**Provided records**:
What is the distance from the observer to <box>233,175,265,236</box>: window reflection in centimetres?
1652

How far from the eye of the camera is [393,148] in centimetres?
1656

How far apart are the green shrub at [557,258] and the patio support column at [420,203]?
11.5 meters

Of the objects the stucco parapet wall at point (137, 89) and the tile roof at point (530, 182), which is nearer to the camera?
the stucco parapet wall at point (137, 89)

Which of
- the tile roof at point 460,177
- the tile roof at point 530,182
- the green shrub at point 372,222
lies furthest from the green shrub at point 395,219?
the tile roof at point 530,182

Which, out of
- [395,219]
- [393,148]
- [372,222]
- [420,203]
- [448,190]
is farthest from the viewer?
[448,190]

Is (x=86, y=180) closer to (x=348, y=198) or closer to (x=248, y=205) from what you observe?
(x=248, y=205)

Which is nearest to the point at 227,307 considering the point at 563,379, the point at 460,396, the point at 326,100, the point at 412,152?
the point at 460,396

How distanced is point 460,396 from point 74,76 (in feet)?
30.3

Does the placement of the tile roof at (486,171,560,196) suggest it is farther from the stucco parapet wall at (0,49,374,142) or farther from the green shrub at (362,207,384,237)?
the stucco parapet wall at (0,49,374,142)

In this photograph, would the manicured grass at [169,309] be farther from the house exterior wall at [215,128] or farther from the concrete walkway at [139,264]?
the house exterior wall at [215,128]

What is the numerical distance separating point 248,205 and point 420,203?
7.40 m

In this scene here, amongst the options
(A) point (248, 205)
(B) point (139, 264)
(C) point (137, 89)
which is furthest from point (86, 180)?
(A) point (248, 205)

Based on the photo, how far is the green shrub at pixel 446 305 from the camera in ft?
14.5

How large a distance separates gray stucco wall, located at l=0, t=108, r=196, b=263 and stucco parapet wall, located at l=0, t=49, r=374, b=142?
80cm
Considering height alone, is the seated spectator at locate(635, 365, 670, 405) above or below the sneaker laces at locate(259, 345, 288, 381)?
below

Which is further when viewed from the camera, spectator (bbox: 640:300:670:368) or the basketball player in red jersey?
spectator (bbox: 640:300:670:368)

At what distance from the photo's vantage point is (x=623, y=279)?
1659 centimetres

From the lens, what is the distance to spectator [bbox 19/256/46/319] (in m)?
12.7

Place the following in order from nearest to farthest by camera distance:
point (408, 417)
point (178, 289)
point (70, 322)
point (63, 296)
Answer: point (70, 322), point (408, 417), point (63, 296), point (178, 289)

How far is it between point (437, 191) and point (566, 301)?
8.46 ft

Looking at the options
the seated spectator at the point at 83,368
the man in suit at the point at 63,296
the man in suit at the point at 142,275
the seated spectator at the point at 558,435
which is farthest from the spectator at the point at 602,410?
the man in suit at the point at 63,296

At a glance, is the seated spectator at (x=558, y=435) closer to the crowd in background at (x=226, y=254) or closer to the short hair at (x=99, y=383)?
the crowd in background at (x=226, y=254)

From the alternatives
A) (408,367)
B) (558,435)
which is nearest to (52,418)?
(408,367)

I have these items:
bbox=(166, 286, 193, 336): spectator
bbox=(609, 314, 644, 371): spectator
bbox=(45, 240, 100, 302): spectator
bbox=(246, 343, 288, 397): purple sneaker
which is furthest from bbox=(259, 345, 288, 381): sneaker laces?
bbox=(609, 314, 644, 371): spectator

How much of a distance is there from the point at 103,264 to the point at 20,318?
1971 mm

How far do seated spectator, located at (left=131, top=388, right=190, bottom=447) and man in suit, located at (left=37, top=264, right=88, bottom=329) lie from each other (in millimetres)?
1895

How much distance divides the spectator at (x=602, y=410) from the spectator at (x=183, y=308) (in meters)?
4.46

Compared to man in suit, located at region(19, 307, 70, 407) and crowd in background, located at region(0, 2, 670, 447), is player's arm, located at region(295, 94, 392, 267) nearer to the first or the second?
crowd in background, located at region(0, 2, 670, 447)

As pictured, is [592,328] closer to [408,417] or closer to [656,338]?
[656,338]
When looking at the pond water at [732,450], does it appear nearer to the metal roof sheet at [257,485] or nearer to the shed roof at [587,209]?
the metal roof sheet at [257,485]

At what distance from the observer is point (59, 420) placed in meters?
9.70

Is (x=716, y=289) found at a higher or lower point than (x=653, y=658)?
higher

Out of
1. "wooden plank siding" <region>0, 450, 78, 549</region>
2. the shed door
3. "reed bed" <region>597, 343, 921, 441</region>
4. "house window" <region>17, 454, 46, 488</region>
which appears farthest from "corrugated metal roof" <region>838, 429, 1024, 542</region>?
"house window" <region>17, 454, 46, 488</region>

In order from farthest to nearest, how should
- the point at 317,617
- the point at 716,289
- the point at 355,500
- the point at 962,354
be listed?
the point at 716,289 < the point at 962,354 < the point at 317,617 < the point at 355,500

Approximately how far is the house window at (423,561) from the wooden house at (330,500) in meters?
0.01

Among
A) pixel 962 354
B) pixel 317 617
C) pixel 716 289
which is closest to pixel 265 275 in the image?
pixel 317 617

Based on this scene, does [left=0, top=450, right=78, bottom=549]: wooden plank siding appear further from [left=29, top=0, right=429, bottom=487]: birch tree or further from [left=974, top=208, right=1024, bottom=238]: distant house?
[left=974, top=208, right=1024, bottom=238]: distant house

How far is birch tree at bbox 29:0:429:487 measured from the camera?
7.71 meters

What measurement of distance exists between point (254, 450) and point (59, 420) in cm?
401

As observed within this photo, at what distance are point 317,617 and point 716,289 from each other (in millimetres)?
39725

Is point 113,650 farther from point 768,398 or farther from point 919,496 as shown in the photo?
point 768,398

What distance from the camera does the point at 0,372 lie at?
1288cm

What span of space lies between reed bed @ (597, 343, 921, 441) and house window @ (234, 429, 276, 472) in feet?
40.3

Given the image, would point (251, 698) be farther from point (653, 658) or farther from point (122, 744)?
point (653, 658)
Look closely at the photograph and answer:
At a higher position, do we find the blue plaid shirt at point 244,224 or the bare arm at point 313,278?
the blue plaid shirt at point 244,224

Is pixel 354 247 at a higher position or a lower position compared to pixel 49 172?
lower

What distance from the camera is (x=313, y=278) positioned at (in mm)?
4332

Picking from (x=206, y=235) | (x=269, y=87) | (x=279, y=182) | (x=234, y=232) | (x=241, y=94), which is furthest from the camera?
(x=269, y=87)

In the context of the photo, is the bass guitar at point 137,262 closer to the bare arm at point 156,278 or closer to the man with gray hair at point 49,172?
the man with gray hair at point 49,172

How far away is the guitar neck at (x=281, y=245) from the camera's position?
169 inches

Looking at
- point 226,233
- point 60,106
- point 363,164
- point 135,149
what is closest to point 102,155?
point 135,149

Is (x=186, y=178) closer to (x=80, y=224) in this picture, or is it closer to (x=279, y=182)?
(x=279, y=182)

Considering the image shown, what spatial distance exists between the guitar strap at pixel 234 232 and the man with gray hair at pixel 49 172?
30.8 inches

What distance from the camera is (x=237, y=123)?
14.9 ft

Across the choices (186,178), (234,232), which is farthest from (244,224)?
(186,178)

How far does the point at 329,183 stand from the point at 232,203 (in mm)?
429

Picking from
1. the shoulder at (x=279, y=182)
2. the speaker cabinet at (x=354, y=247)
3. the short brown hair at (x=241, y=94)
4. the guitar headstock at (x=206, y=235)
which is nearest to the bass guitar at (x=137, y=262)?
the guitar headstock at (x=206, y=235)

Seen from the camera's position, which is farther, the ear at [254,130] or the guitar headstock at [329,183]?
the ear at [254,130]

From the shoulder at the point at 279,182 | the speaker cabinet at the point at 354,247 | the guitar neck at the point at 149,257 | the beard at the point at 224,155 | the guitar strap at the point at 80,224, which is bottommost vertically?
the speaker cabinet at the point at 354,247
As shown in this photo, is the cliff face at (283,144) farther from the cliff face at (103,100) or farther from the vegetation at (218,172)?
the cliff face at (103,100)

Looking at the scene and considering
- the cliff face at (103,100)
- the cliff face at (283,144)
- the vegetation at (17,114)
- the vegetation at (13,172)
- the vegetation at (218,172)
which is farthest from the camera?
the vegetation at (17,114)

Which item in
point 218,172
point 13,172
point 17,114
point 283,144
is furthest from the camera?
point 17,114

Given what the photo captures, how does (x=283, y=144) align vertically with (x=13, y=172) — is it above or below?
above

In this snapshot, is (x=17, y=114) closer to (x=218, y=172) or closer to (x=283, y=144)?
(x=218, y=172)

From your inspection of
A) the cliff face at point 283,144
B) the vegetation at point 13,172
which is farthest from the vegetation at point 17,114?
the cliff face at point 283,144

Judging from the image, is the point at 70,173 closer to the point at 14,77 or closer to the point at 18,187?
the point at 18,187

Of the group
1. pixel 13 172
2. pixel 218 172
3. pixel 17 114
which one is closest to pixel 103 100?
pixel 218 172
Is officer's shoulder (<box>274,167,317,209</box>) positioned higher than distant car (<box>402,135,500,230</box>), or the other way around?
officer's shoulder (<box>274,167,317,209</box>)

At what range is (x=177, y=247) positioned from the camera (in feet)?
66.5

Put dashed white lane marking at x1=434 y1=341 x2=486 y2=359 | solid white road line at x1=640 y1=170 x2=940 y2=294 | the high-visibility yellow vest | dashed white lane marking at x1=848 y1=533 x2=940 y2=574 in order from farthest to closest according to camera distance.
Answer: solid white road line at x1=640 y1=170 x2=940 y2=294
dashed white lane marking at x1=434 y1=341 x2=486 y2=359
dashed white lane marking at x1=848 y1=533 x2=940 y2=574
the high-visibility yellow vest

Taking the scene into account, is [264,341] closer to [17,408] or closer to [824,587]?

**Given exercise**:
Rewrite the stretch from the line containing "Put dashed white" through the end of the records, replacing "scene" with "view" and leaving everything else unchanged.

**Exercise output**:
Put dashed white lane marking at x1=434 y1=341 x2=486 y2=359 | solid white road line at x1=640 y1=170 x2=940 y2=294 | the high-visibility yellow vest | dashed white lane marking at x1=848 y1=533 x2=940 y2=574 in order from farthest to closest according to camera distance.
Answer: solid white road line at x1=640 y1=170 x2=940 y2=294
dashed white lane marking at x1=434 y1=341 x2=486 y2=359
dashed white lane marking at x1=848 y1=533 x2=940 y2=574
the high-visibility yellow vest

Taking the view into account, is [264,341] closer to [17,408] or closer to [824,587]?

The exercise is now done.